Da oggi le udienze penali del giudice di pace si celebrano in tribunale. In corso Vittorio Emanuele si boccheggia. Nelle stanze, ventilatori e climatizzatori portatili
Nelle stanze dell’Ufficio del giudice di pace e dell’Unep, gli ufficiali giudiziari del tribunale, ci sono ventilatori e condizionatori portatili, ma senza la possibilità di installare adeguatamente il tubo di scarico all’esterno, in modo da espellere l’aria calda e l’umidità.

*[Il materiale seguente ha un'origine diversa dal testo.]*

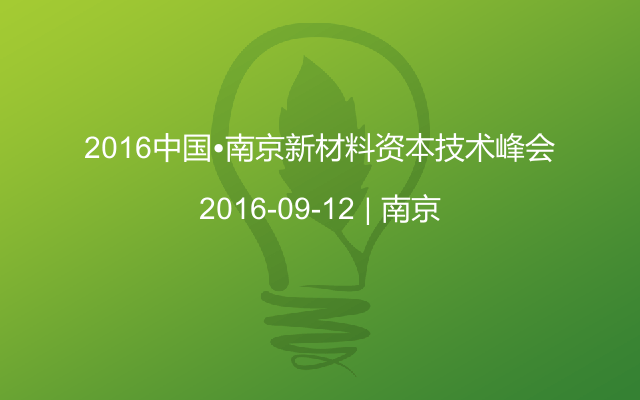 2016中国•南京新材料资本技术峰会

2016-09-12 | 南京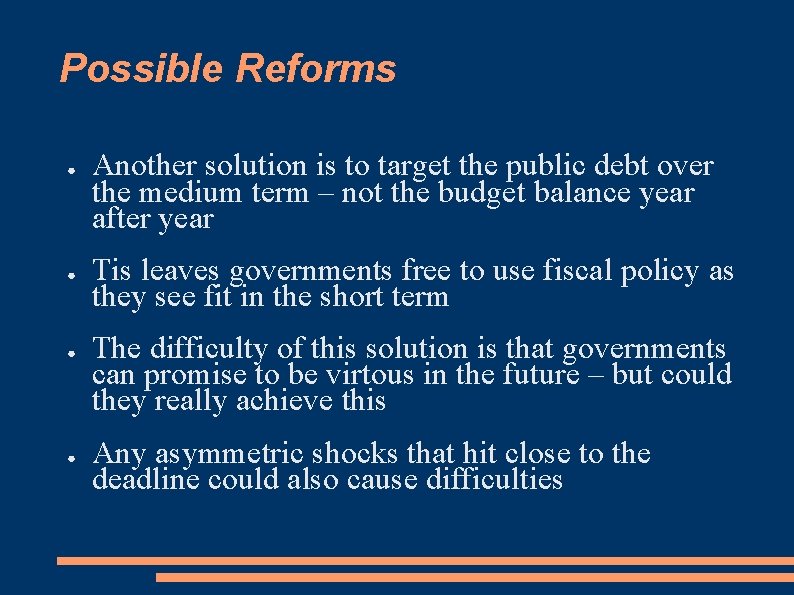 Possible Reforms

● Another solution is to target the public debt over the medium term – not the budget balance year after year

● Tis leaves governments free to use fiscal policy as they see fit in the short term

● The difficulty of this solution is that governments can promise to be virtous in the future – but could they really achieve this

● Any asymmetric shocks that hit close to the deadline could also cause difficulties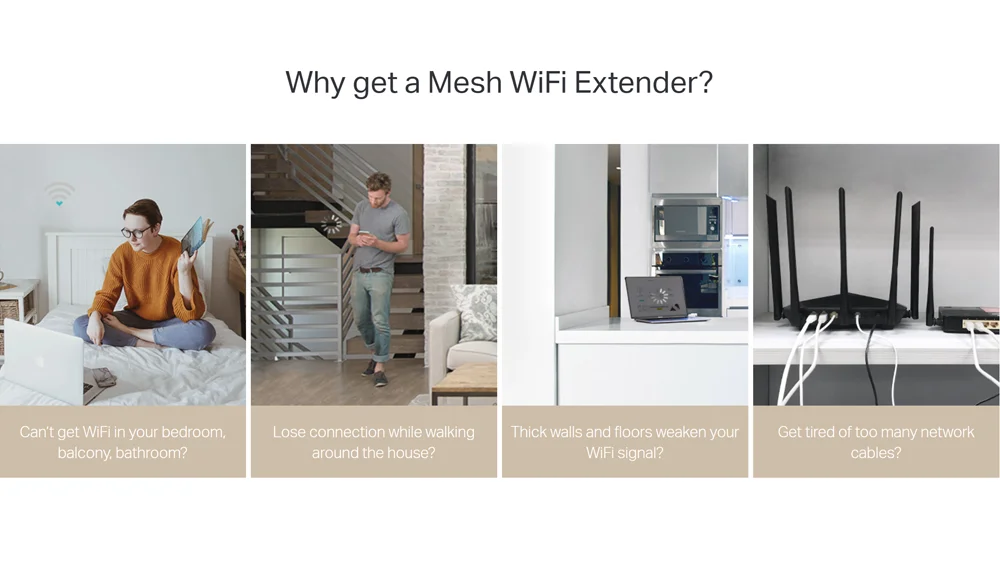 Why get a Mesh WiFi Extender?

Can't get WiFi in your bedroom, balcony, bathroom?

Lose connection while walking around the house?

Thick walls and floors weaken your WiFi signal?

Get tired of too many network cables?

A soffrire gli effetti del cambiamento climatico e l’eccezionale ondata di caldo di queste settimane, oltre ai giudici di pace, sono i funzionari e i dipendenti degli uffici al secondo piano di corso Vittorio Emanuele II al civico 21, l’utenza e gli avvocati. “Qui non si respira per il forte caldo e per l’afa, lavoriamo in condizioni disumane”. E intanto ci si arrangia con ventilatori e condizionatori portatili, adattandoli con mezzi di fortuna.
Le udienze penali del giudice di pace, a questo punto, sono state spostate in una delle aule a piano terra del tribunale, che è climatizzato, e così si farà anche la prossima settimana. L’aula potrà essere utilizzata fino a settembre. Lo ha disposto il presidente vicario Guido Taramelli che ieri si è recato personalmente negli uffici per rendersi conto della situazione, trovando un caldo opprimente, persone ammassate e continui black out elettrici.

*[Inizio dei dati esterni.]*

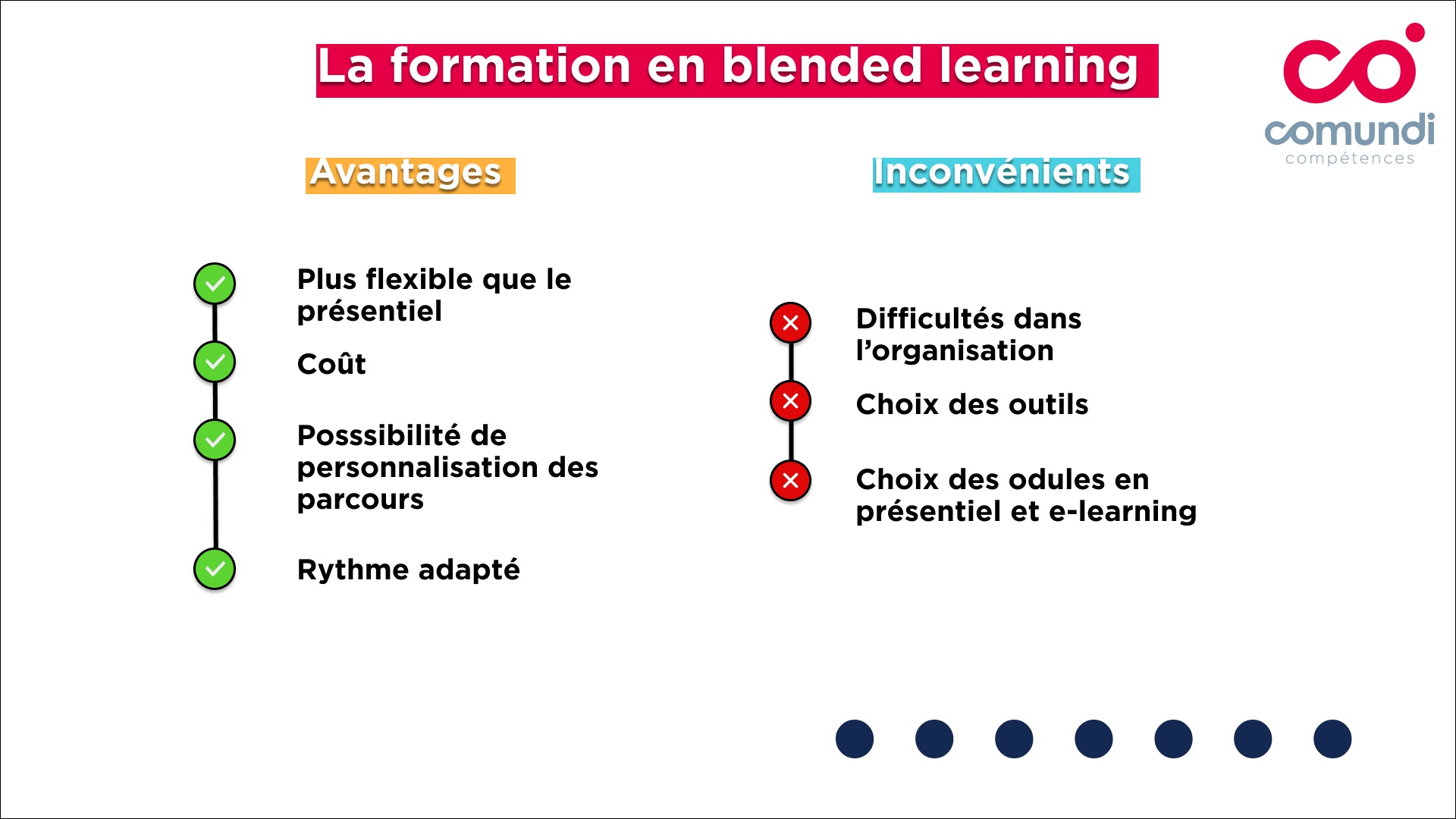 La formation en blended learning

comundi
compétences

Avantages

Plus flexible que le présentiel

Coût

Posssibilité de personnalisation des parcours

Rythme adapté

Inconvénients

Difficultés dans l'organisation

Choix des outils

Choix des odules en présentiel et e-learning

Oltre al giudice di pace e all’Unep, c’è anche la sede dell’Ordine degli avvocati, dotata di tre climatizzatori split. Ne dovrà rimanere acceso solo uno. “Non respiriamo“, si lamentano i lavoratori. “E l’estate è appena iniziata. Abbiamo i vetri bollenti, l’aula penale è al sole tutto il giorno, come la maggior parte delle stanze, c’è il calore aggiunto di computer e stampanti, e siamo costretti a tenere le finestre aperte per far uscire il tubo di scarico dei condizionatori portatili, ma l’aria calda entra comunque”.
“Ci sono stati anche dei malori“, ha raccontato il personale. “Una situazione devastante“.